On constant multi-commodity flow-cut gaps for directed minor-free graphs

TL;DR

This paper establishes the first constant upper bounds for the multi-commodity flow-cut gap in certain classes of directed graphs, advancing understanding of flow-cut relationships beyond undirected graphs.

Contribution

It proves that the flow-cut gap is constant for directed series-parallel graphs, graphs of bounded pathwidth, directed trees, and cycles, using new embeddings and quasipartitions.

Findings

Flow-cut gap is O(1) for directed series-parallel graphs.

Flow-cut gap is O(1) for directed graphs of bounded pathwidth.

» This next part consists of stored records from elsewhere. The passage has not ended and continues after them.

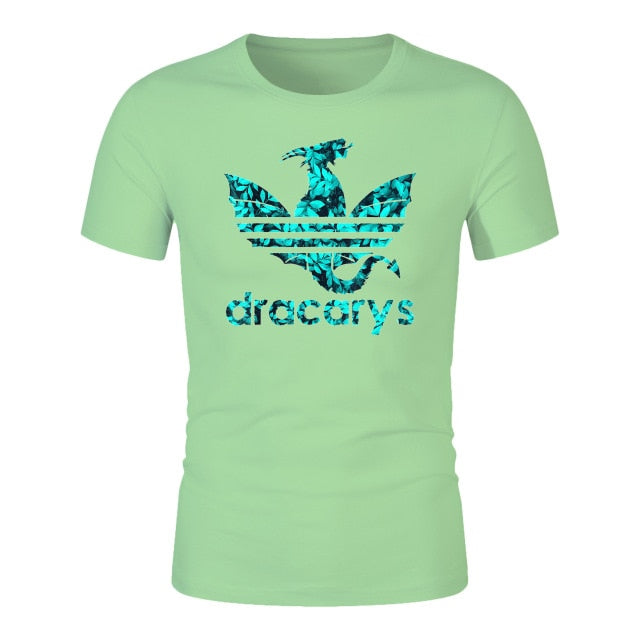 Dracarys T-Shirts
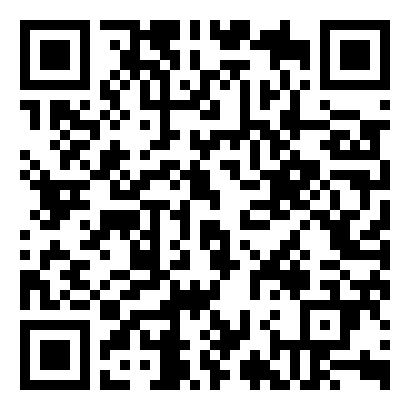 移动端二维码 - 【桂林三鑫新型材料】1250目活性碳酸钙 改性钙碳酸钙 改性重质碳酸钙 - 惠州生活社区 - 惠州28生活网 huizhou.28life.net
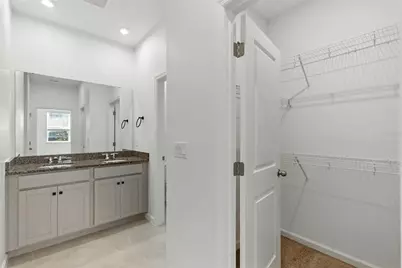 11750 Sunsail Avenue, Orlando, FL 32832 - Photo 15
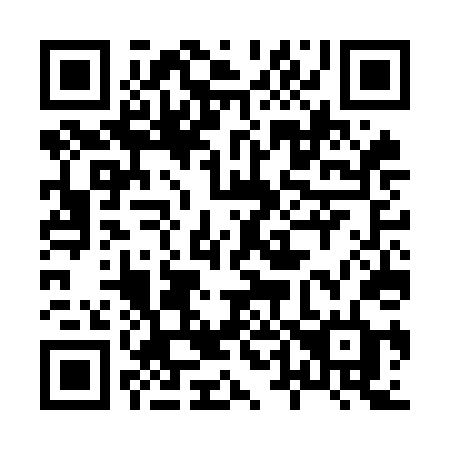 QR code for 847ODD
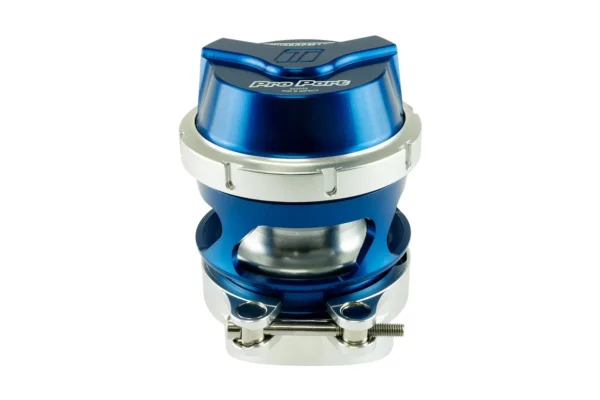 Turbosmart - GenV ProPort BOV - Image 2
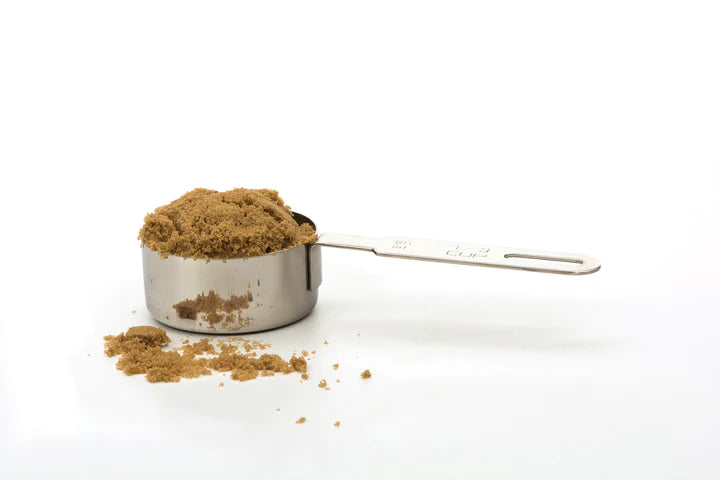 1/3 Cup Measure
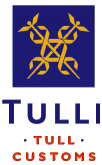 Tulli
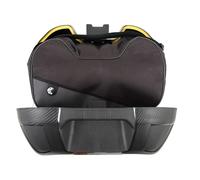 Hepco Becker Borsa Interna Orbit 700521
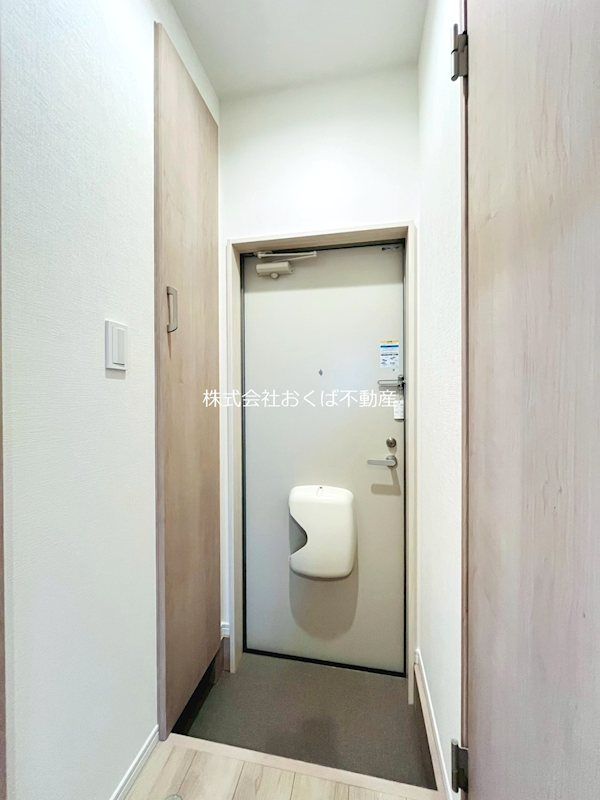 �y���ցz�@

New embeddings and Lipschitz quasipartitions are developed for quasimetric spaces.

Abstract

The multi-commodity flow-cut gap is a fundamental parameter that affects the performance of several divide \& conquer algorithms, and has been extensively studied for various classes of undirected graphs. It has been shown by Linial, London and Rabinovich \cite{linial1994geometry} and by Aumann and Rabani \cite{aumann1998log} that for general $n$-vertex graphs it is bounded by $O(\log n)$ and the Gupta-Newman-Rabinovich-Sinclair conjecture \cite{gupta2004cuts} asserts that it is $O(1)$ for any family of graphs that excludes some fixed minor. The flow-cut gap is poorly understood for the case of directed graphs. We show that for uniform demands it is $O(1)$ on directed series-parallel graphs, and on directed graphs of bounded pathwidth. These are the first constant upper bounds of this type for some non-trivial family of directed graphs. We also obtain $O(1)$ upper bounds for the general multi-commodity flow-cut gap on directed trees and cycles. These bounds are obtained via new embeddings and Lipschitz quasipartitions for quasimetric spaces, which generalize analogous results form the metric case, and could be of independent interest. Finally, we discuss limitations of methods that were developed for undirected graphs, such as random partitions, and random embeddings.